• _Instructions for the task_
Select and copy out, in full, each line of the data that follows which contains the word "below".

-------- Raw records

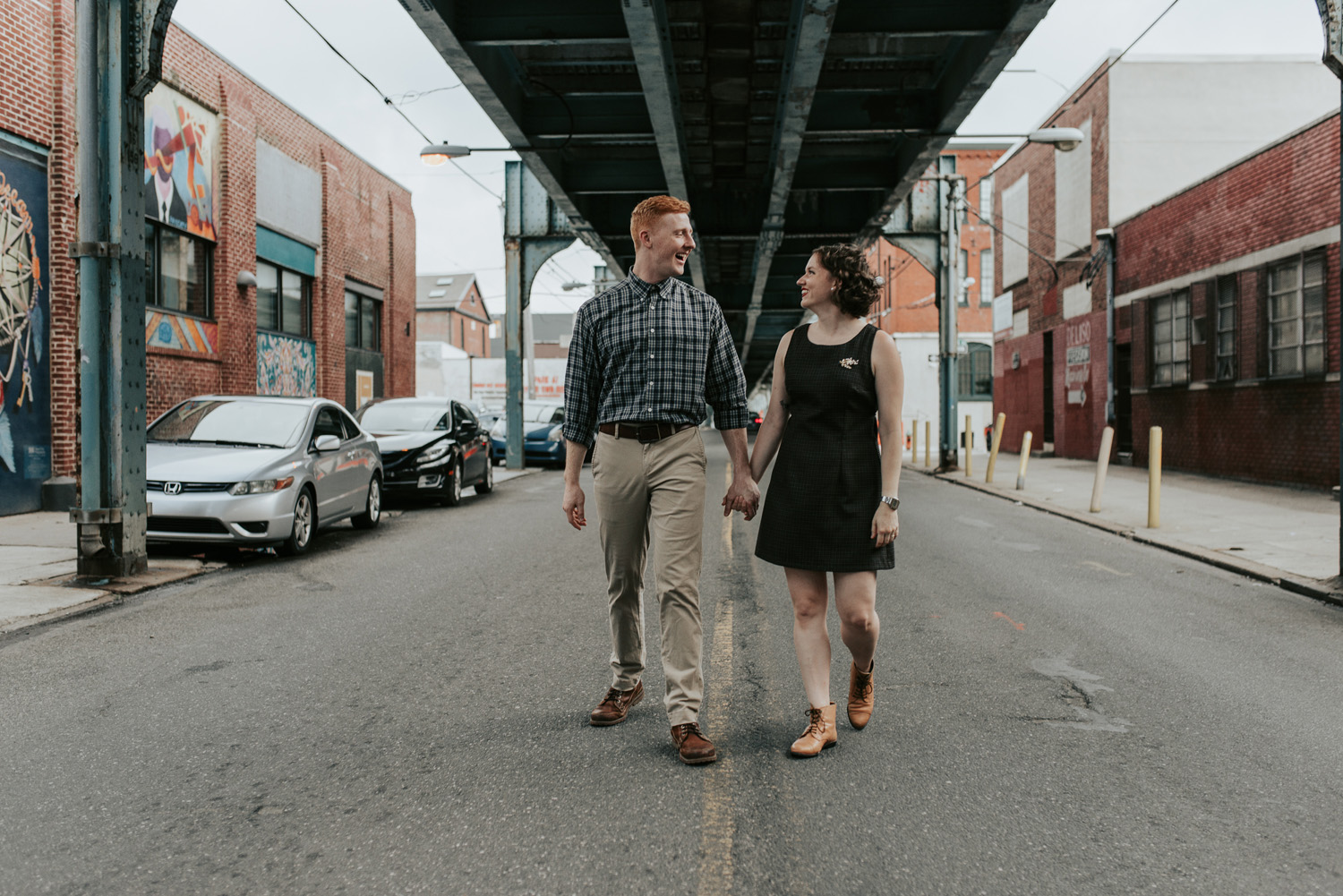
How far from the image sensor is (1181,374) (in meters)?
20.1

----------------
-------- Raw records

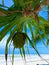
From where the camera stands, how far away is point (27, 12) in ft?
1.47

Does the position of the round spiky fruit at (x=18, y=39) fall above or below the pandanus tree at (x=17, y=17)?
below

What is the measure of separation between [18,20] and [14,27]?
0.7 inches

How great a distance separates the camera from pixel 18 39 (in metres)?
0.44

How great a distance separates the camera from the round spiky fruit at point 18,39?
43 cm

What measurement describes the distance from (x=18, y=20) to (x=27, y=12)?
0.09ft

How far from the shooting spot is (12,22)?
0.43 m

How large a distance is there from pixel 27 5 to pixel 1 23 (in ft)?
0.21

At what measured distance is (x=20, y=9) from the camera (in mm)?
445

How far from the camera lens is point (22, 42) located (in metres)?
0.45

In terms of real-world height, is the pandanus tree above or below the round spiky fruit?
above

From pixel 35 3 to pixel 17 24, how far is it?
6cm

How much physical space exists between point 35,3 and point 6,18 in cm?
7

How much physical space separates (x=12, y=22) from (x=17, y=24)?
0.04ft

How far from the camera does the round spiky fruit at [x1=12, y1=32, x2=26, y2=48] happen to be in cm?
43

----------------
-------- Raw records

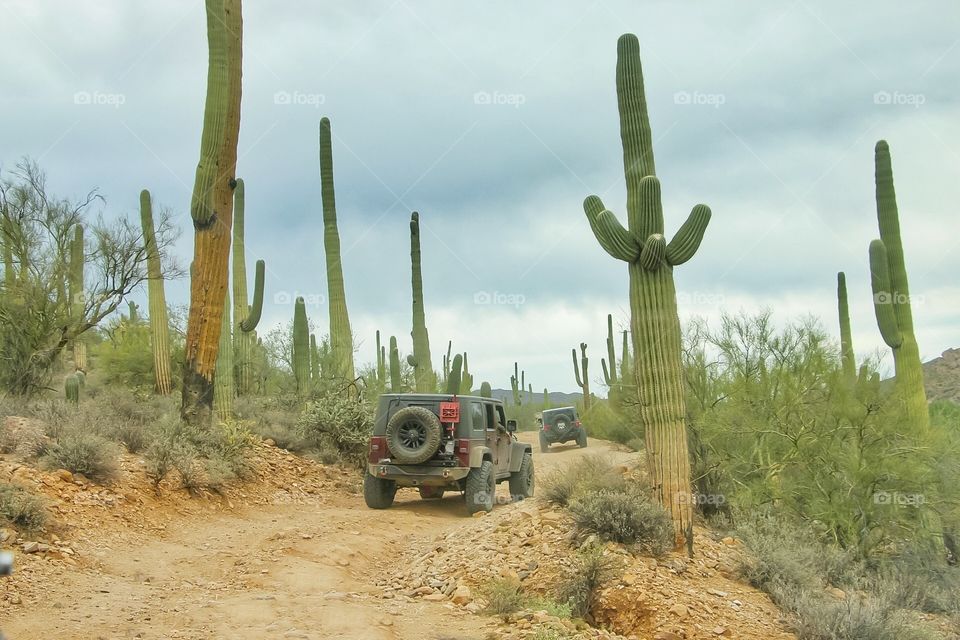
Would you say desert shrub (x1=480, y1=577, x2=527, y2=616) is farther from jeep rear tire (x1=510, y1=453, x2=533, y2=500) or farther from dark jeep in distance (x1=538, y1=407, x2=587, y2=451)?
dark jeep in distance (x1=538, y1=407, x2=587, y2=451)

----------------

• _Result_
Does the position of the round spiky fruit at (x=18, y=39) fall above or below the pandanus tree at (x=17, y=17)?
below
In terms of real-world height, is the pandanus tree above or below the round spiky fruit?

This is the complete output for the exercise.